Blu-ray discs were all the rage back in 2005, but consumer adoption of Blu-ray content has been lower than the industry hoped as people increasingly rely on their Internet connections to access television and movie content like Netflix and Hulu. And what about that 3-D TV craze that picked up steam in 2010 after “Avatar” wowed theater-goers? Well, 3-D TV sales have lagged in large part because of the annoyance of wearing 3-D glasses and the startling lack of quality 3-D content.

Over the last few months, consumers have rightfully voiced their concerns: Is 4K just the latest technology gimmick? How does 4K work? Is it really that much better? More importantly, is it worth the money? Let’s answer these burning questions.

What is 4K?

4K television sets offer a digital video resolution with a horizontal dimension nearly 4,000 pixels across (many 4K sets offer a picture that’s 3840 x 2160 pixels). Currently, the best resolution you’ll often find in stores is 1080p, which boasts a picture of 1920 x 1080 pixels. In simpler words, 4K TVs double the width of a 1080p high definition display (which has long been considered the best around) and offers four times as many total pixels.

That seems like an incredible amount of resolution — and it is. The 4K display is massive compared to every other 16:9 video format. In fact, it’s more or less the same resolution as you’ll find in most movie theaters in the United States.
•••••
> [Assignment] Output the full passage about Blu-ray, 3-D TV, and 4K resolution exactly as it appears, with no changes.

> [Record excerpts]
•••••
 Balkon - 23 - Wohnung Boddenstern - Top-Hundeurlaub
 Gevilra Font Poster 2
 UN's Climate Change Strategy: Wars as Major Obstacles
•••••
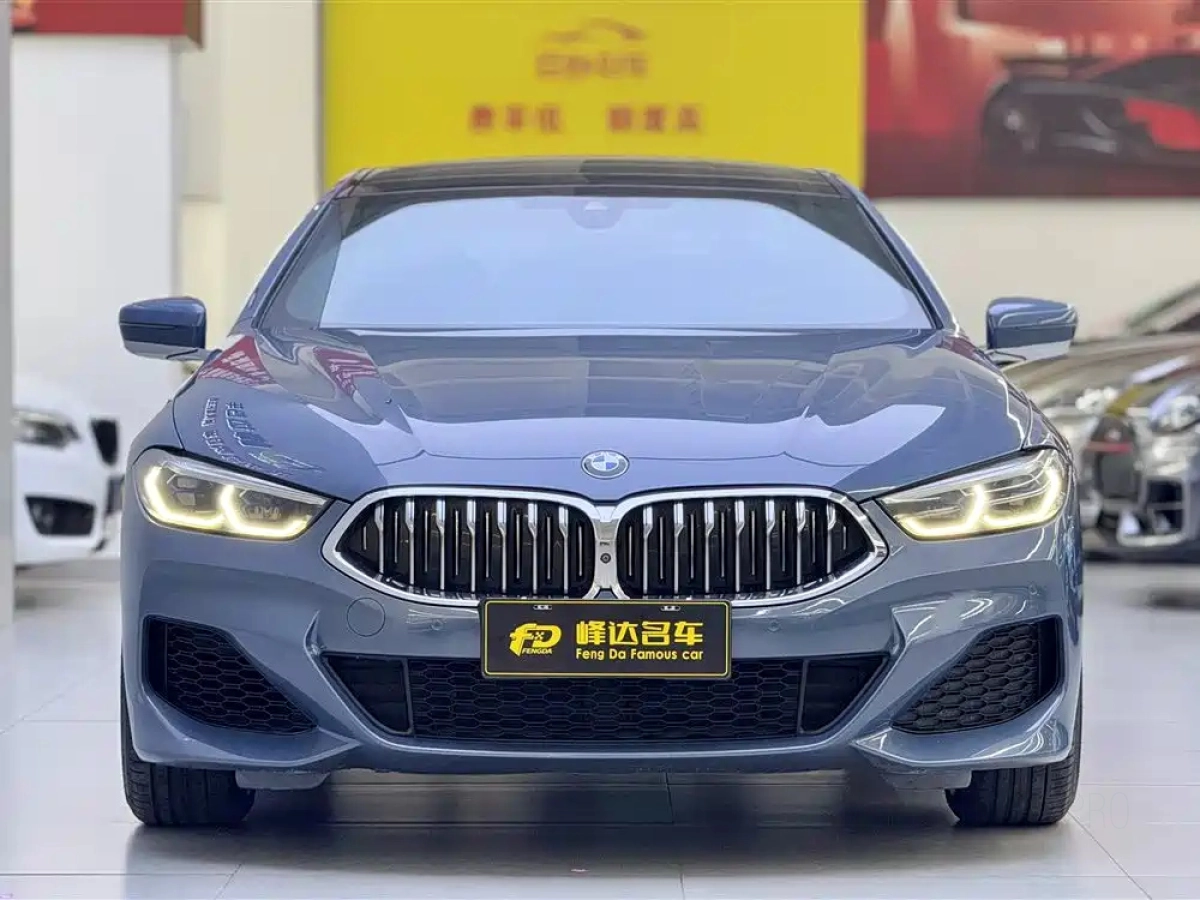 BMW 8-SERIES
•••••
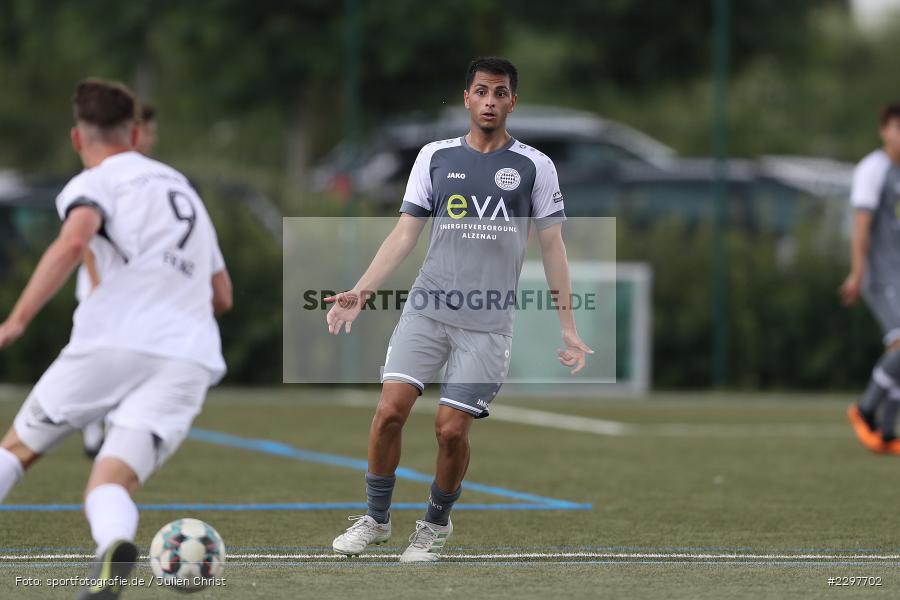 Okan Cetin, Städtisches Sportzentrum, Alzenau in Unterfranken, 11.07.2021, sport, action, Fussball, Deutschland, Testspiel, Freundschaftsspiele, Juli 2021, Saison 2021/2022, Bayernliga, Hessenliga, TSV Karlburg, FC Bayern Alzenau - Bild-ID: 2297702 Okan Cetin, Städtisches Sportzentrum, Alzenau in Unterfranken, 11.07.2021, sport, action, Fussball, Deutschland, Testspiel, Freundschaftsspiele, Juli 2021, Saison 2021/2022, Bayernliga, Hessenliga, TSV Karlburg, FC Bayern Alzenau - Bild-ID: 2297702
•••••
> [Exercise answer]
Blu-ray discs were all the rage back in 2005, but consumer adoption of Blu-ray content has been lower than the industry hoped as people increasingly rely on their Internet connections to access television and movie content like Netflix and Hulu. And what about that 3-D TV craze that picked up steam in 2010 after “Avatar” wowed theater-goers? Well, 3-D TV sales have lagged in large part because of the annoyance of wearing 3-D glasses and the startling lack of quality 3-D content.

Over the last few months, consumers have rightfully voiced their concerns: Is 4K just the latest technology gimmick? How does 4K work? Is it really that much better? More importantly, is it worth the money? Let’s answer these burning questions.

What is 4K?

4K television sets offer a digital video resolution with a horizontal dimension nearly 4,000 pixels across (many 4K sets offer a picture that’s 3840 x 2160 pixels). Currently, the best resolution you’ll often find in stores is 1080p, which boasts a picture of 1920 x 1080 pixels. In simpler words, 4K TVs double the width of a 1080p high definition display (which has long been considered the best around) and offers four times as many total pixels.

That seems like an incredible amount of resolution — and it is. The 4K display is massive compared to every other 16:9 video format. In fact, it’s more or less the same resolution as you’ll find in most movie theaters in the United States.